-- START Input for this task --

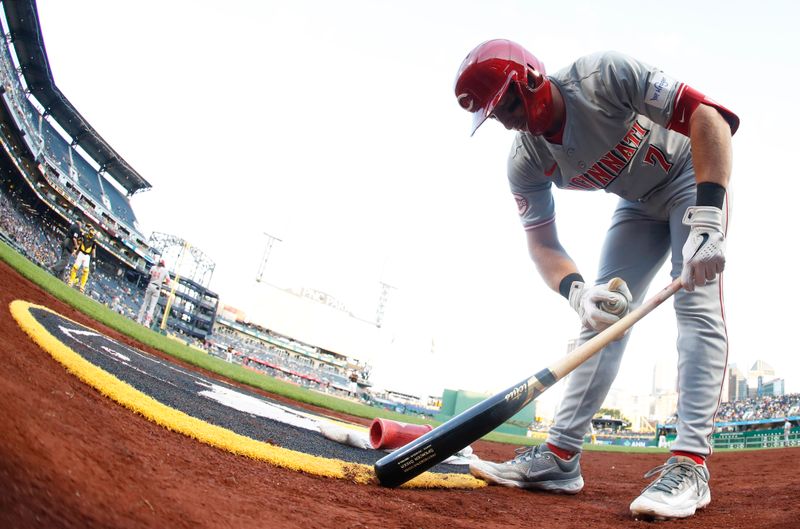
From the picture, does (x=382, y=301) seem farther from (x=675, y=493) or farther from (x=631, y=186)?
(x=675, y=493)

-- END Input for this task --
-- START Input for this task --

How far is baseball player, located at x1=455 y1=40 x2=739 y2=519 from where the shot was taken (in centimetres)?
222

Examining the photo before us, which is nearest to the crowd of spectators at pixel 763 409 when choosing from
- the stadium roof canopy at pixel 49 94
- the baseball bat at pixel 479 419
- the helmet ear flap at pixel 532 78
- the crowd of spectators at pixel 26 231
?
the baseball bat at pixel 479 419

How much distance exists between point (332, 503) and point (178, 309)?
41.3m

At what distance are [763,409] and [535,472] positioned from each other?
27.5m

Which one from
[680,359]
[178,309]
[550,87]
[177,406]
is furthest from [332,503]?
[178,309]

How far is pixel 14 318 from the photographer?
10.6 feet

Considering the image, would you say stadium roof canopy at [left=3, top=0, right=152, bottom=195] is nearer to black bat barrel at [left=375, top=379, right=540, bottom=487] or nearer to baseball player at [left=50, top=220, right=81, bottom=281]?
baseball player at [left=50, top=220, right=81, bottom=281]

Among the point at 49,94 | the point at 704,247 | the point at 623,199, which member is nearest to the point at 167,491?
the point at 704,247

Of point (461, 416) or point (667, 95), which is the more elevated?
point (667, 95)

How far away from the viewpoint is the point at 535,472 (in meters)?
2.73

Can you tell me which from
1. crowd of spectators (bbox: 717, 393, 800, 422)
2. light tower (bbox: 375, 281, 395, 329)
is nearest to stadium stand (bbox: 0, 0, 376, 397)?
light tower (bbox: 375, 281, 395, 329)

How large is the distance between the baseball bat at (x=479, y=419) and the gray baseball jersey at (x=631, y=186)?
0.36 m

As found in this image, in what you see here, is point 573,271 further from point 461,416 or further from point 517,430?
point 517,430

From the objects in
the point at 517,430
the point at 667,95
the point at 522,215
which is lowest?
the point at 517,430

-- END Input for this task --

Exercise aim: Which lines in the listing contain the word "bbox"? Copy each of those lines in full.

Exercise output:
1. crowd of spectators (bbox: 717, 393, 800, 422)
2. light tower (bbox: 375, 281, 395, 329)
is nearest to stadium stand (bbox: 0, 0, 376, 397)?
light tower (bbox: 375, 281, 395, 329)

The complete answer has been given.